REPUBLIKA.CO.ID, BOGOR -- Guru Besar asal Institut Pertanian Bogor Prof Widiatmaka menyatakan Indonesia 2045 terancam defisit pangan. Tingginya konversi lahan serta tidak seimbangnya produksi pertanian disebut menjadi penyebabnya.
"Indonesia sekarang ini menghadapi masalah serius dalam penyediaan pangan dan produk pertanian. Jumlah penduduk yang meningkat, ketergantungan produk pangan dari Jawa, juga konversi atau pengalihan fungsi lahan adalah hal-hal yang menjadi penyebabnya," ujar Widiatmaka di Gedung IPB Baranangsiang, Bogor, Kamis (19/4).
Widiatmaka menyatakan saat ini Indonesia terlalu bergantung dengan produksi pangan di Pulau Jawa, sementara di pulau lain juga memiliki potensi penting. Setiap wilayah di Indonesia disebut memiliki potensi yang beda-beda dan perlu didata. Tiap wilayah memiliki komoditas berbeda dan unggul, yang bila dikembangkan akan menambah varietas pangan negara.
"Tiap daerah punya komoditas unggulan. Kalau komoditas unggulan ini bisa dikembangkan, saya kira Indonesia bisa memiliki beragam komoditas," lanjutnya.
Untuk menghadapi masalah ini, Guru Besar di Departemen Ilmu Tanah dan Sumberdaya Lahan ini pun memberi solusi yaitu secara sistematis melakukan inventarisasi potensi. Saat ini Indonesia belum secara detail mendata karena keterbatasan biaya dan tenaga.

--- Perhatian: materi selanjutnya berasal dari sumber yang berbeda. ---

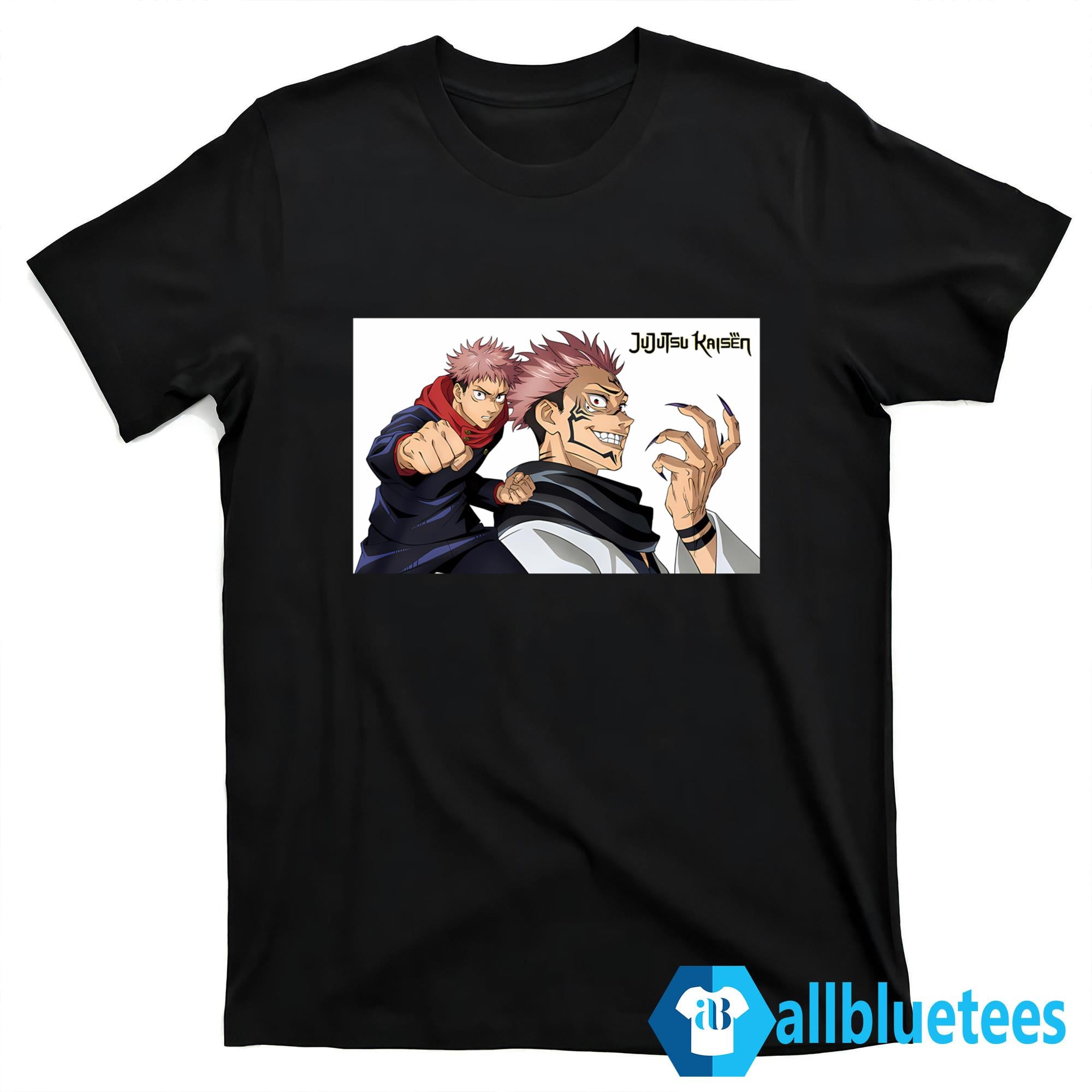 Jujutsu Kaisen Shirt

Hal kedua yang perlu diperbaiki adalah jangan terpusat dan bergantung. Sentra beras saat ini berada di Jawa dan ada beberapa wilayah yang memang harus dilindungi khususnya wilayah yang subur, seperti Karawang. Pemerintah saat ini belum mampu untuk melindungi, termasuk melakukan pencegahan konversi. Petani lama kelamaan jelas akan lebih memilih untuk menjual tanahnya jika harganya yang ditawarkan tinggi.
"Pilihan melindungi dan mendiversifikasi ini harus berjalan dan dilakukan, karena kalau tidak ya bergantung terus ke Jawa," lanjutnya.